Unique: Implements structured telemetry and logging system with contextual information (task ID, agent ID, timestamp), error categorization, and automatic error recovery suggestions. Integrates with external monitoring systems for centralized observability.
vs alternatives: More comprehensive than basic logging because it captures metrics and structured context; integration with external monitoring enables centralized observability vs. log file analysis.
Implements the core agent loop (screenshot → LLM reasoning → action execution → repeat) via the ComputerAgent class, with pluggable callback system and custom loop support. Developers can override loop behavior at multiple extension points: custom agent loops (modify reasoning/action selection), custom tools (add domain-specific actions), and callback hooks (inject monitoring/logging). Supports both synchronous and asynchronous execution patterns.
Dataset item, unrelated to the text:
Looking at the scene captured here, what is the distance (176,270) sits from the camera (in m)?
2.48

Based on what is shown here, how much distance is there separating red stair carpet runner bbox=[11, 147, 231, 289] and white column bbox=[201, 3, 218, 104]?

Unique: Provides a callback-based extension system with multiple hook points (pre/post action, loop iteration, error handling) and explicit support for custom agent loop subclassing, allowing developers to override core loop logic without forking the framework. Supports both native computer-use models and composed models with grounding adapters.
vs alternatives: More flexible than frameworks with fixed loop logic; callback system enables non-invasive monitoring/logging vs. requiring loop subclassing, while custom loop support accommodates novel agent architectures that standard loops cannot express.